BRANO DA LEGGERE:
Metrocubo d'Infinito in un Cubo Specchiante
Cortile di Palazzo Strozzi, Fondazione Palazzo Strozzi, Firenze
... M.P. - E' una opportunità unica quella di creare con una mia opera in un ambiente come questo.
Che eliminando poi la dimensione del possesso rimane un "opera aperta" !
Si tratta di un cubo, opaco all'esterno che si apre internamente con questa esperienza della moltiplicazione all'infinito di sé.
Un cubo realizzato con degli specchi non può far altro che moltiplicare all'infinito - Così che
lo spazio quadrato, articolato, risulta fantasmagorico. E sebbene la precisone dell'infinito
non può essere che riferita ad uno stato materiale è tuttavia comprensibile l'esistenza di un infinito che è matematicamente tangibile e realizzabile.
L'idea di questo cubo è una conseguenza di un lavoro realizzato nel 76' - parte di una serie chiamata "oggetti in meno" forse perché l'oggetto esiste ma scompare nella differenza additiva o sottrattiva della materia.
La situazione speculare fa si che tutta la materia che si riflette e si moltiplica, diventa più e nello stesso tempo è intangibile.
Quindi appena entrati nel grande cubo si noterà il "Metro cubo" - il cubo di specchi rivolto all'interno. E' un cubo che fa si che gli specchi si riflettano tra di loro - quantunque questo sia celato alla nostra vista
Possiamo solo immaginarlo internamente, ne viviamo l'esperienza della in tangibilità, visiva.

DATI FORNITI:
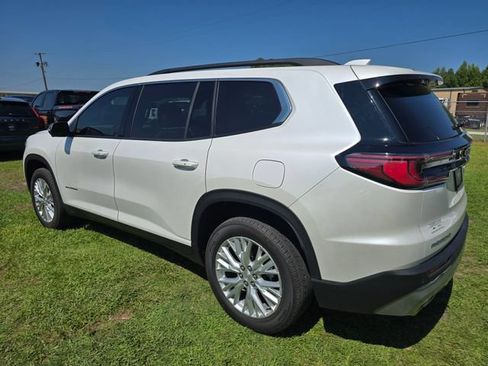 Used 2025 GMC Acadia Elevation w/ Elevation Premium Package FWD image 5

* * *

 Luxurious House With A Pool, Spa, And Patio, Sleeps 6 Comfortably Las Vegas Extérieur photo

COMPITI DA SVOLGERE:
(1) Nel brano sul cubo di specchi, come si chiama la serie a cui apparteneva il lavoro da cui nasce l'idea del cubo?
(2) Continua il brano sul cubo di specchi a partire dall'ultima frase.
L'elenco non serve per svolgere il lavoro.

RISPOSTE PER PUNTO:
(1) La serie si chiama "oggetti in meno".

(2)
Il fatto che noi non ne siamo riflessi, ecco questo è molto importante. Non siamo più noi a delimitarci ma è lo spazio stesso, l'esistenza stessa che si moltiplica indipendentemente da noi.
Esiste altro oltre al sé personale!
E sorprendente sempre che noi esseri umani siamo in grado di mettere a punto un pensiero come questo.
Esseri umani in grado di pensare, di pensare di entrare in un metro cubo specchiante esclusivamente con il pensiero.
E noi lo immaginiamo perché abbiamo la capacità di pensarlo, e non soltanto di toccarlo o vederlo. Questo va forse ad accordarsi con le nostre esigenze di spiritualità - componente intangibile della nostra mente, che va in ogni dove.
In questo caso il nostro infinito va molto lontano non restituendo delle sicurezze tranne la sua stessa esistenza, infinitaria ed intangibile.
C'è dunque questa significazione nel lavoro - Un cubo tangibile che ha dentro a se l'intangibile significa che è
l' ntangibile meno quel cubo lì.
E' quindi una sottrazione del fisico dall' enorme intangibile infinito.
E' il tutto meno uno.
Ogni cosa quindi che esiste è una sottrazione dal processo infinitario dello sviluppo intangibile..
E' questo il modus di un lavoro che collega un concetto filosofico, scientifico, spirituale, matematico in tutte le variazioni e possibilità.
Esiste ciò che gli " uni " esistenti mettono in rapporto tra di loro, ed è questo un universo fisico.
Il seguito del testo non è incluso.